Frequentemente, promotores do diálogo ecumênico são tachados de "liberais", embora não tenha sido a aproximação inter-religiosa parte essencial do liberalismo teológico, o qual abrigava desde ativistas anti-pluralismo religioso durante o Kulturkampf como também interlocutores do Parlamento Mundial de Religiões. Enquanto isso, o movimento ecumênico contemporâneo foi lançado por evangelicais nas conferências missionárias de 1888 a 1910.[15]
Tampouco há relação necessária entre teologia liberal e pautas sociais progressistas. en:Baden Powell, um dos primeiros teólogos liberais britânico, era notório apoiador do Partido Conservador.[16] Em contraste, seu contemporâneo o pregador teologicamente conservador Charles Spurgeon era vocal e irredutível com causas progressistas liberais, como o abolicionismo, o sufrágio para classes trabalhadores, a educação pública gratuita, políticas públicas de redução de pobreza e campanhas anti-guerra e anti-imperialismo.[17]
Também é necessário observar que o liberalismo teológico nada tem a ver com a rejeição do criacionismo de terra jovem.
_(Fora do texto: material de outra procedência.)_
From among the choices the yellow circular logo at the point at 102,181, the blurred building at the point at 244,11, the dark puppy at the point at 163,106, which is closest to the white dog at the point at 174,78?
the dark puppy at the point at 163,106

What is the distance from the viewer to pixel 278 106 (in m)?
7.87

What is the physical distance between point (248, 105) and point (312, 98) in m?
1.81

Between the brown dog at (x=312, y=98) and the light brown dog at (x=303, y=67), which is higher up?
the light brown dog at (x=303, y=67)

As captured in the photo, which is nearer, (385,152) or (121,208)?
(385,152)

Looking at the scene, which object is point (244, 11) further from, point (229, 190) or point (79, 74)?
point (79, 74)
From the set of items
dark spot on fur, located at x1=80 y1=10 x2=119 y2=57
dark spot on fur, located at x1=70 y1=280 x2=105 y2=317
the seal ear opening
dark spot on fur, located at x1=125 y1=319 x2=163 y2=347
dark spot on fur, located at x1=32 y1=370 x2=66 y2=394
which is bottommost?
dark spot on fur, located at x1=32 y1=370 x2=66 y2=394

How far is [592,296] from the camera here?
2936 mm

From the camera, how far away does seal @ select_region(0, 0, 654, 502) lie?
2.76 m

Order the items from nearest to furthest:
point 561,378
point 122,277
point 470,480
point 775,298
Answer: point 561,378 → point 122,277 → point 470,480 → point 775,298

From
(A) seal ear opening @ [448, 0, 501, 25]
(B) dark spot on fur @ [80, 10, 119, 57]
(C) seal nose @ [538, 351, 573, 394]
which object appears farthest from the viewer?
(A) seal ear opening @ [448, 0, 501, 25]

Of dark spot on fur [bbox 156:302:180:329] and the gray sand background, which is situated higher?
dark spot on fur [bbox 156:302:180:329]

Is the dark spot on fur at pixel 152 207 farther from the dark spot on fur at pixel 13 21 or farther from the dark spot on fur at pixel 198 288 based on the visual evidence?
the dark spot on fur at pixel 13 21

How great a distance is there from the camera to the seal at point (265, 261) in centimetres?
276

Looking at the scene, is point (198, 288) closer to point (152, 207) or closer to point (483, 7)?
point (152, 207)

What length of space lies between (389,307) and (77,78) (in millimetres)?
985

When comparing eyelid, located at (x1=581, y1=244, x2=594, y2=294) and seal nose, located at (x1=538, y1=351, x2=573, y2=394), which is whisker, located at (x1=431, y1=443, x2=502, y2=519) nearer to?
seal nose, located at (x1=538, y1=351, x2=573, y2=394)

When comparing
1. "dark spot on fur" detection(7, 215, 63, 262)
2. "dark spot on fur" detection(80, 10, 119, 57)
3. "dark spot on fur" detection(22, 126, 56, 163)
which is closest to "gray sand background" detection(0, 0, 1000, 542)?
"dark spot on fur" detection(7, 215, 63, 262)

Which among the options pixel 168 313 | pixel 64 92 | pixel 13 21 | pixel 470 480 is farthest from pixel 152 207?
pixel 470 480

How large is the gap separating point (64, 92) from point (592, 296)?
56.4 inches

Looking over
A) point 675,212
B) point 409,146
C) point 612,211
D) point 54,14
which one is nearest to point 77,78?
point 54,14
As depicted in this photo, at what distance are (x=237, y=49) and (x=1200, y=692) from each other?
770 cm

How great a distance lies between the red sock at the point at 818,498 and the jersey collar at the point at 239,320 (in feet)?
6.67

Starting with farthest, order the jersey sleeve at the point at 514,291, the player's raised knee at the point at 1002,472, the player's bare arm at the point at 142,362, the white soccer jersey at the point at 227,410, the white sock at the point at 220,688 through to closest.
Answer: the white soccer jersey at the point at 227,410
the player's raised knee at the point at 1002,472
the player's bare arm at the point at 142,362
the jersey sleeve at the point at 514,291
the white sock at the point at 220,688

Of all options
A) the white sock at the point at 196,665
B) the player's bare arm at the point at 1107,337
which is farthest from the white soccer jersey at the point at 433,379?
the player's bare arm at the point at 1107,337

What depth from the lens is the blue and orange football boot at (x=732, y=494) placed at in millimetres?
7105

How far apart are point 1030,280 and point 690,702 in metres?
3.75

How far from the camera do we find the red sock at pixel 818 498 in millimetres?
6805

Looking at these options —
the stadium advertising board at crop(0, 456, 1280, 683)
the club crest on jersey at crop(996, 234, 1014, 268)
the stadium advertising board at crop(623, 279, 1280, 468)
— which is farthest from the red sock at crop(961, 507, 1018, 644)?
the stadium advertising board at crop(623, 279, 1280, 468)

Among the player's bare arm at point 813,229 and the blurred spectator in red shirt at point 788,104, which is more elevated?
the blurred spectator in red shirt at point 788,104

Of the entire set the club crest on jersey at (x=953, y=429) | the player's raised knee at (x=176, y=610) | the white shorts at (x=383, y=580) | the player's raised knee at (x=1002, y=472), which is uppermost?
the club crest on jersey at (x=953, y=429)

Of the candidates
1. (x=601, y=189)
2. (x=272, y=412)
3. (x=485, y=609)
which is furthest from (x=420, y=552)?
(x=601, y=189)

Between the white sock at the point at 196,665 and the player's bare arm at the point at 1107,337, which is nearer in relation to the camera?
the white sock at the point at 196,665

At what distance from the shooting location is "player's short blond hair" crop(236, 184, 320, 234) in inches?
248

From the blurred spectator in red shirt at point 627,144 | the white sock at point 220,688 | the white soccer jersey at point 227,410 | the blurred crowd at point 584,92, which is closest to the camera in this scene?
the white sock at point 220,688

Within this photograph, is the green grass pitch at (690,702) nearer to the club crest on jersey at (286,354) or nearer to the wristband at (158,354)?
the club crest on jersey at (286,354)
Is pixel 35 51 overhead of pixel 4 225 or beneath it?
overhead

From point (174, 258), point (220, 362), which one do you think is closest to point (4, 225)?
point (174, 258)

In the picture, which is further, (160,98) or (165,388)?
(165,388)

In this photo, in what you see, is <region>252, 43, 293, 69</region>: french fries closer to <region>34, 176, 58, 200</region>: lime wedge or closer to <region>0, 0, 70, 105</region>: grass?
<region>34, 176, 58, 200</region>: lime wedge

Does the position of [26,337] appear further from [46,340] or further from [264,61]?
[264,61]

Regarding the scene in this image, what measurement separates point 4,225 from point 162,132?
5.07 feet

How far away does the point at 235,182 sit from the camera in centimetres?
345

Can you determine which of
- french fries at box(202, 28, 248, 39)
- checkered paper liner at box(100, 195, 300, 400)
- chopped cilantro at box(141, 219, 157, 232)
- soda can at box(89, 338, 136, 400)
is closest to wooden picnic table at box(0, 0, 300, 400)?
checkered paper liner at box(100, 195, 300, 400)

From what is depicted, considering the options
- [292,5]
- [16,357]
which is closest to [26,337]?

Desde a patrística já se podia ver intérpretes lendo os dias de Gênesis como alegóricos, bem como teólogos conservadores hoje em dia admitindo uma idade antiga para a criação. Dentre estes, estão Francis Schaeffer[18] e William Lane Craig.[19] Ademais, sabe-se também que muitos dos teólogos conservadores do século XX acreditavam ou na teoria da lacuna ou na interpretação Dia-Era.[20]
Adicionalmente, não há ligação entre essa abordagem teológica ou o antigo movimento teológico liberal com a ideologia política chamada de liberalismo.